» **Potongan Teks**
Di era pandemi COVID-19, berbagai kegiatan tidak bisa dilakukan secara offline atau tatap muka. Kebijakan seperti social distancing dan aturan protokol kesehatan cukup menghambat pelaksanaan kegiatan-kegiatan tersebut. Untuk mengatasinya, aktivitas banyak dilakukan secara online menggunakan media sosial. Tidak hanya untuk menyebarkan informasi maupun menjalin komunikasi, media sosial juga digunakan untuk melakukan kegiatan aktivisme.
Aktivisme online terdiri dari tiga tugas utama yaitu advokasi, mobilisasi, dan reaksi. Contoh dari kegiatan aktivisme online yaitu pemberian edukasi lewat unggahan Instagram, penyebaran brosur awareness melalui Facebook, atau penyebaran tagar dukungan melalui Twitter. Aktivisme online dapat memberikan dampak positif seperti penyebaran informasi secara cepat dan tepat tanpa harus mengadakan kegiatan secara langsung, menjalin komunikasi dengan institusi atau lembaga lain, serta menghemat biaya dan pengeluaran. Kegiatan aktivisme online juga memungkinkan terjadinya pertukaran opini secara langsung antara aktivis atau influencer dan audiens.
Hal tersebut cenderung jarang terjadi ketika aktivisme dilakukan secara offline. Di ruang-ruang keseharian, jarang ada segmen di mana setiap orang bisa memberikan opini mereka. Meskipun ada, belum tentu orang-orang memiliki kesempatan sehingga harus ada event tertentu untuk menyuarakan pendapat. Acara tertentu yang mengumpulkan banyak orang tersebut membuat aktivisme offline lebih terasa full of vibes. Namun, tentunya ada budget yang harus dianggarkan dan administrasi yang harus diurus. Sementara itu, aktivisme online memiliki banyak media gratis yang bisa digunakan misalnya unggahan media sosial, siaran langsung, dan podcast. Meskipun kegiatan aktivisme offline dan online hanya berbeda media, aktivisme online lebih accessible untuk semua orang.

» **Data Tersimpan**
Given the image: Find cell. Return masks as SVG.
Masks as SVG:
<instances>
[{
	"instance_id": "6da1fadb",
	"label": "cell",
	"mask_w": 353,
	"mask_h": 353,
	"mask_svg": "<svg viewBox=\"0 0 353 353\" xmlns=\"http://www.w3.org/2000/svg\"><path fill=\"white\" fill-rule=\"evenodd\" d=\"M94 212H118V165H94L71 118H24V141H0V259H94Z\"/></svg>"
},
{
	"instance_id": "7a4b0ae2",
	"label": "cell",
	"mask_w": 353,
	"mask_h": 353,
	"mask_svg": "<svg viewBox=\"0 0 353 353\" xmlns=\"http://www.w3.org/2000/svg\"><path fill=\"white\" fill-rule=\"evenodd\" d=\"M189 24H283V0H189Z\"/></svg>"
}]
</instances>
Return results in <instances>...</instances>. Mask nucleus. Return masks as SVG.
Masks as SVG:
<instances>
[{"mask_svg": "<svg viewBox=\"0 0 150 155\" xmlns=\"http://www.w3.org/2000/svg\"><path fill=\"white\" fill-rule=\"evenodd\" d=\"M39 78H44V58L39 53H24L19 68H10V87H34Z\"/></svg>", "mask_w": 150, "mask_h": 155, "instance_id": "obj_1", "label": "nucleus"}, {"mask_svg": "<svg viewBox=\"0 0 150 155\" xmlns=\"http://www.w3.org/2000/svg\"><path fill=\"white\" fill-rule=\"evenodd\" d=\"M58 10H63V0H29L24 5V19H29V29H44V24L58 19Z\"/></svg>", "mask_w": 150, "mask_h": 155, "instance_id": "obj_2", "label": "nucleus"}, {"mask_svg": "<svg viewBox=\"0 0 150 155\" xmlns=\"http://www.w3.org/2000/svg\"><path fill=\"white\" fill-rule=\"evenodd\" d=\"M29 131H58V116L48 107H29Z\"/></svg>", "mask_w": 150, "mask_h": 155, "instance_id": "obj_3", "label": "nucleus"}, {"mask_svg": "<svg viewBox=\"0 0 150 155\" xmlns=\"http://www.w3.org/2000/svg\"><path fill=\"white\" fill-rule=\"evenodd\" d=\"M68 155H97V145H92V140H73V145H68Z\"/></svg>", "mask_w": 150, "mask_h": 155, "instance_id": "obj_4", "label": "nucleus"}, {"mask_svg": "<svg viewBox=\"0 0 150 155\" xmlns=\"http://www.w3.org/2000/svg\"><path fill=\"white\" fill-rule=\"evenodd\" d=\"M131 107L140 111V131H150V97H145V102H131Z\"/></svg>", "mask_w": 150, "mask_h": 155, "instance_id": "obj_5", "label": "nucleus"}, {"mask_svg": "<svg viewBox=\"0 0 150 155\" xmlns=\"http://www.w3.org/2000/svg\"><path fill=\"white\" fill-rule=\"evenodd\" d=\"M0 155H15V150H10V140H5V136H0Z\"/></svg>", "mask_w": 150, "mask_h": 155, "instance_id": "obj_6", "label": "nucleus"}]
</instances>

» **Instruksi Tugas**
Jawablah pertanyaan berikut berdasarkan teks tentang aktivisme online di atas.
1. Kebijakan apa saja yang disebut cukup menghambat kegiatan tatap muka di era pandemi COVID-19?
2. Apa tiga tugas utama aktivisme online?
3. Media gratis apa saja yang disebut dapat digunakan untuk aktivisme online?

» **Penyelesaian Soal**
1. Social distancing dan aturan protokol kesehatan.
2. Advokasi, mobilisasi, dan reaksi.
3. Unggahan media sosial, siaran langsung, dan podcast.